In this post I'm going to step through an example web chat system implemented in Python (with Bottle and gevent) that uses long polling to implement a simple publish/subscribe mechanism for efficiently updating connected clients.

My pubsub_example repository on GitHub has a complete project that implements the ideas discussed in this article. This project can be deployed directly on OpenShift if you want to try things out on your own. You can also try it out online at http://pubsub.example.oddbit.com/.

What is long polling?

Long polling is a technique used in web applications to enable a low-latency response to server messages without the CPU or traffic overhead of high frequency polling.

A client makes a request to the web server, but rather than responding immediately the server holds the connection (for a potentially lengthy time), and only response when data is available. The client will react to this data and then restart the poll and wait for more data.

Long polling with Jquery

I've opted to use jquery as part of my client-side implementation, because I've used it a little in the past and it simplifies things a great deal.

There are a number of articles out there that describe the client-side implementation of long polling using jquery.
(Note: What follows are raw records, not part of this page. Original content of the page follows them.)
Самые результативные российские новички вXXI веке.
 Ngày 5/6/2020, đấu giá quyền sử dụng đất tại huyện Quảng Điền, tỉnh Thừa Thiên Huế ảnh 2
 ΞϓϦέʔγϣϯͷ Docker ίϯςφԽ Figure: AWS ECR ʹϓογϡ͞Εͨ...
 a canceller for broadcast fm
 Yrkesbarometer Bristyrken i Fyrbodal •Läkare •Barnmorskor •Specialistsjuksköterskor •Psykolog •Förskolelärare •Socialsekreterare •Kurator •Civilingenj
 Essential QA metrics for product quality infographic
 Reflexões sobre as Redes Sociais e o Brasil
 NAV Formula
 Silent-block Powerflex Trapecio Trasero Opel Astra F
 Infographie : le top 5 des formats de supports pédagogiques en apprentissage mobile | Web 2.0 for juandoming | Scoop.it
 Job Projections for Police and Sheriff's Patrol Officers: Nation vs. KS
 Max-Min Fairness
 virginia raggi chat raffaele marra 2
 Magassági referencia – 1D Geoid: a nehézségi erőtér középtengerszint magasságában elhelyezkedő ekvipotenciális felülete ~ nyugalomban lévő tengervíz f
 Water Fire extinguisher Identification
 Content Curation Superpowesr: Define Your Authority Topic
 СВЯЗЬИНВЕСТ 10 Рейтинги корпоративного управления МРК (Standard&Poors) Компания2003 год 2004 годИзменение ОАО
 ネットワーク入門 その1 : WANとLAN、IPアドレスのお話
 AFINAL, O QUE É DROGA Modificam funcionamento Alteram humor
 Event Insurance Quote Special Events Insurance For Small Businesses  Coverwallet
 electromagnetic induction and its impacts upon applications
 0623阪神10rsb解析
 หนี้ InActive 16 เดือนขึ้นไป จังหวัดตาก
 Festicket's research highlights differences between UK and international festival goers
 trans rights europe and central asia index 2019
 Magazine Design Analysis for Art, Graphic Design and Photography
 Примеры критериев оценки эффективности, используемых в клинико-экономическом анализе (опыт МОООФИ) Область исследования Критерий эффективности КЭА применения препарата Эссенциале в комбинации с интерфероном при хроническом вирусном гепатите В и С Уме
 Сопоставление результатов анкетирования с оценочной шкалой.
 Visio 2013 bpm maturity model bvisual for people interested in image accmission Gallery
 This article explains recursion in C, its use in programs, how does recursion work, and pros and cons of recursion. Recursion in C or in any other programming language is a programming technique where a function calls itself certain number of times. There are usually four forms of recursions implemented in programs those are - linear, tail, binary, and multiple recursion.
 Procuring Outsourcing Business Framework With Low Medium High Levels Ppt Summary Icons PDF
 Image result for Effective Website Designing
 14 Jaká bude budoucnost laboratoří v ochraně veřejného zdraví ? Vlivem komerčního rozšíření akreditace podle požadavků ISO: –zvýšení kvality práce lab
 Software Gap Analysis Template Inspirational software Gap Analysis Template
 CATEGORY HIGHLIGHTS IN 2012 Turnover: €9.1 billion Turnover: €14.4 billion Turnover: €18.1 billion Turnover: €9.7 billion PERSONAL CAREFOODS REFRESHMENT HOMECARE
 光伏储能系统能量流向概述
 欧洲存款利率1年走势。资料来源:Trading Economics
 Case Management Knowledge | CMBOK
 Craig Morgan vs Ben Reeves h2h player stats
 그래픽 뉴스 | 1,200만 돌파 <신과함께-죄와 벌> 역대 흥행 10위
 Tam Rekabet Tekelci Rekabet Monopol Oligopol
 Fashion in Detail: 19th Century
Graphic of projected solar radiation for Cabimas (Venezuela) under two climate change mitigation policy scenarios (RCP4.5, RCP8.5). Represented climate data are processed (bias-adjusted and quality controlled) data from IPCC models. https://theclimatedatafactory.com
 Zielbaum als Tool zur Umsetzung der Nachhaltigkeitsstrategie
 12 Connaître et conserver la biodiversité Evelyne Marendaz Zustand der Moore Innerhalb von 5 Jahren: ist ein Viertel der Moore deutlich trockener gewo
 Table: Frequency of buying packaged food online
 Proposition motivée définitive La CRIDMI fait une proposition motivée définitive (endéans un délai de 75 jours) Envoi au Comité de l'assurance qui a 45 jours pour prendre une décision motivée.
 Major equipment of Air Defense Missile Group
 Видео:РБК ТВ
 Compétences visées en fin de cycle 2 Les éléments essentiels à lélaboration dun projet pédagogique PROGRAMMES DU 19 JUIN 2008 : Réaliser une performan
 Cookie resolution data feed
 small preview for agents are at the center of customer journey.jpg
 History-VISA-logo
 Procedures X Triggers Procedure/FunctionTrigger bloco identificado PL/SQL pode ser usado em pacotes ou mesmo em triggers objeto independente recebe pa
This article from Seventh Octave gives what is a typical example:

(function poll(){
  $.ajax({
    url: "/poll",
    success: function (data) {
      do_something_with(data);
    },
    dataType: "json",
    complete: poll,
    timeout: 30000
  });
})();

This defines a function poll() that gets called automatically. Because I'm not a JavaScript person it took me a moment to figure out exactly how that worked. So that you are less mysified than I: The basic structure of this function is:

(function poll() {...})();

Since the function keyword returns a value (a reference to the defined function), we can call that reference immediately. This construct is entirely equivalent to:

function poll() {...}
poll();

When called, it fires off an asynchronous AJAX request to /poll on our server. If the server sends a response, the browser will call the function in the success attribute, which will presumably do something useful with the response data.

It's important not to gloss over the fact that the ajax method is called asynchronously. The poll() function returns immediately when it is called, allowing your client to continue processing your script(s).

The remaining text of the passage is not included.